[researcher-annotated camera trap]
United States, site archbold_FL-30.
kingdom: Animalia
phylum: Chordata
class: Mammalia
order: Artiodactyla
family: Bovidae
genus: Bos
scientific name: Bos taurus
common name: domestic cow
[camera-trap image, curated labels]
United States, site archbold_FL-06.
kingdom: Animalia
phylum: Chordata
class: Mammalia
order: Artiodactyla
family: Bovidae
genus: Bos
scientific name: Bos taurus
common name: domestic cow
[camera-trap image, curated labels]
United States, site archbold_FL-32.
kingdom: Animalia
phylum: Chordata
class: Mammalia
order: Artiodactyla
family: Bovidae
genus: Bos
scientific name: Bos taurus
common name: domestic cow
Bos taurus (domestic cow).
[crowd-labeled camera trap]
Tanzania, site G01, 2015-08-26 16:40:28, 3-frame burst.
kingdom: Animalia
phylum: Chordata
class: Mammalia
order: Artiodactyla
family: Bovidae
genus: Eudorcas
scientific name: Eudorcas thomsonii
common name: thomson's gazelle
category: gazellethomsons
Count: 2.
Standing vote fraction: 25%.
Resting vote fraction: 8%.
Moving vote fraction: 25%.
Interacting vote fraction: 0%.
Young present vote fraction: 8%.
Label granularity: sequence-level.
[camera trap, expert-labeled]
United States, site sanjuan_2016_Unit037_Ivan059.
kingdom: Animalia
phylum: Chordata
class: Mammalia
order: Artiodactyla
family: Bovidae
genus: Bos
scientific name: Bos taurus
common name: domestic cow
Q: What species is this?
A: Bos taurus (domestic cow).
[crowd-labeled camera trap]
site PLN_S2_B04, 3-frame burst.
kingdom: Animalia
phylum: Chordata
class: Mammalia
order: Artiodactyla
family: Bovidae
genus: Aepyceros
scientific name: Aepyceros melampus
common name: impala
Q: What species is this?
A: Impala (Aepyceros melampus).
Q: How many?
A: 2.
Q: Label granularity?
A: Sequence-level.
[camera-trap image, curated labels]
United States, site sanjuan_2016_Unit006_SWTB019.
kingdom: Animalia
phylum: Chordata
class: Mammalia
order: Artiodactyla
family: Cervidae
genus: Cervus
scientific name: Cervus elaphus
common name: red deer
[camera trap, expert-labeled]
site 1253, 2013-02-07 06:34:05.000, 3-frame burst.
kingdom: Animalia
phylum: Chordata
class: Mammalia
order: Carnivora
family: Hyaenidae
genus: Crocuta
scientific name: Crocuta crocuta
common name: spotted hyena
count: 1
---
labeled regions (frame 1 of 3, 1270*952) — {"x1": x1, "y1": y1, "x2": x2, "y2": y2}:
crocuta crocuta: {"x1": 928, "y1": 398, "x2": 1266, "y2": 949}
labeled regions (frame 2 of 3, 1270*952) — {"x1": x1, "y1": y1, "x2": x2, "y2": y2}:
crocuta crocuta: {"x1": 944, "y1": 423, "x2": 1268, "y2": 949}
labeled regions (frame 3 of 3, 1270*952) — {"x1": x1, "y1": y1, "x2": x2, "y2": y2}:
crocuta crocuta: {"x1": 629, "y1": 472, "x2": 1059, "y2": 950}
□ □ □ □ □ □ □
Instructions to follow -
Please, from the entries above, set down exactly the lines from the one containing "scientific name: Eudorcas thomsonii" through the one containing "order: Carnivora", and only those.

Solution below -
scientific name: Eudorcas thomsonii
common name: thomson's gazelle
category: gazellethomsons
Count: 2.
Standing vote fraction: 25%.
Resting vote fraction: 8%.
Moving vote fraction: 25%.
Interacting vote fraction: 0%.
Young present vote fraction: 8%.
Label granularity: sequence-level.
[camera trap, expert-labeled]
United States, site sanjuan_2016_Unit037_Ivan059.
kingdom: Animalia
phylum: Chordata
class: Mammalia
order: Artiodactyla
family: Bovidae
genus: Bos
scientific name: Bos taurus
common name: domestic cow
Q: What species is this?
A: Bos taurus (domestic cow).
[crowd-labeled camera trap]
site PLN_S2_B04, 3-frame burst.
kingdom: Animalia
phylum: Chordata
class: Mammalia
order: Artiodactyla
family: Bovidae
genus: Aepyceros
scientific name: Aepyceros melampus
common name: impala
Q: What species is this?
A: Impala (Aepyceros melampus).
Q: How many?
A: 2.
Q: Label granularity?
A: Sequence-level.
[camera-trap image, curated labels]
United States, site sanjuan_2016_Unit006_SWTB019.
kingdom: Animalia
phylum: Chordata
class: Mammalia
order: Artiodactyla
family: Cervidae
genus: Cervus
scientific name: Cervus elaphus
common name: red deer
[camera trap, expert-labeled]
site 1253, 2013-02-07 06:34:05.000, 3-frame burst.
kingdom: Animalia
phylum: Chordata
class: Mammalia
order: Carnivora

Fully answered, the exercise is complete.